Matching kits to compliance

For oil and fuel storage covered by SPCC, oil-only sorbents and kits are usually the right fit. For chemical handling areas, HazMat-rated pads and kits — paired with neutralizers for acids and bases — support a compliant response. For general facilities, universal kits cover the broadest range.

Frequently asked questions

Does OSHA require a spill kit?

OSHA does not list a specific 'spill kit' mandate, but HAZWOPER (29 CFR 1910.120) governs spill response, and HazCom (29 CFR 1910.1200) requires you to follow each chemical's SDS spill measures. In practice, staging appropriate spill kits is how most facilities meet these obligations for incidental spills.

When does the EPA SPCC rule apply to my facility?

Generally when you have more than 1,320 gallons of aggregate aboveground oil storage (counting only containers of 55 gallons or more), your facility is non-transportation-related, and a discharge could reasonably reach navigable waters.

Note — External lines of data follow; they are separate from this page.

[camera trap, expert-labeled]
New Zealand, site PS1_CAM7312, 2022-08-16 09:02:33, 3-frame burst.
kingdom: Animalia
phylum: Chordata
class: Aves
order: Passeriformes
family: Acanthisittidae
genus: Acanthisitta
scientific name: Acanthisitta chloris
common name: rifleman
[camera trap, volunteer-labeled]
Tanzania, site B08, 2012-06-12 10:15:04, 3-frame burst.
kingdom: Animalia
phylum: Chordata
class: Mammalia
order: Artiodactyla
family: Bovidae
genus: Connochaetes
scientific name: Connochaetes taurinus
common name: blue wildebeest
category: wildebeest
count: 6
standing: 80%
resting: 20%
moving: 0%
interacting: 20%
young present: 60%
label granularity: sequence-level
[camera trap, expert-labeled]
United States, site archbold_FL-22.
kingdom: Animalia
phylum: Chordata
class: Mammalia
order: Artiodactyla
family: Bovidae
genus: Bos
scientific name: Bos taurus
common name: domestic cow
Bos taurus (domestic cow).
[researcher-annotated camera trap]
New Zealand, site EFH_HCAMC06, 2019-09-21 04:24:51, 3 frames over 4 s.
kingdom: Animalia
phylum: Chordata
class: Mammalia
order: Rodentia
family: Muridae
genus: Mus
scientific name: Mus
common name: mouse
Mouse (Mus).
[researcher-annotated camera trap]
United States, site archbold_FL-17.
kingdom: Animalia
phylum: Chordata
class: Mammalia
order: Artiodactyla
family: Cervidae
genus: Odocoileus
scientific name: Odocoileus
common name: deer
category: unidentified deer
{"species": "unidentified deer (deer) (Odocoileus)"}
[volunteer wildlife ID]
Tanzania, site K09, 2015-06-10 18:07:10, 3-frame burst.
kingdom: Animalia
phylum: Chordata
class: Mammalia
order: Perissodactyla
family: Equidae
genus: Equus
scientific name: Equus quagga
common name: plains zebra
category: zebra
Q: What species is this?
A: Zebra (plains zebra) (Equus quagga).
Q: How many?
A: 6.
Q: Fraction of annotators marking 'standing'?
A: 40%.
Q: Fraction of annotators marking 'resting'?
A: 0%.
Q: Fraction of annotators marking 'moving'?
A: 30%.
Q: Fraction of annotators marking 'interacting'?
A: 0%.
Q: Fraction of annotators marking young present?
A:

Do I need an engineer to certify my spill plan?

Under SPCC, facilities with more than 10,000 gallons of total oil storage capacity generally need a Professional Engineer to certify the plan. Some smaller facilities qualify to self-certify a plan.

What is the difference between an incidental spill and an emergency response?

OSHA treats a spill as incidental when it is small, low-hazard, and can be safely absorbed by employees. A spill that poses a significant safety or health threat becomes an emergency response with stricter training and planning requirements.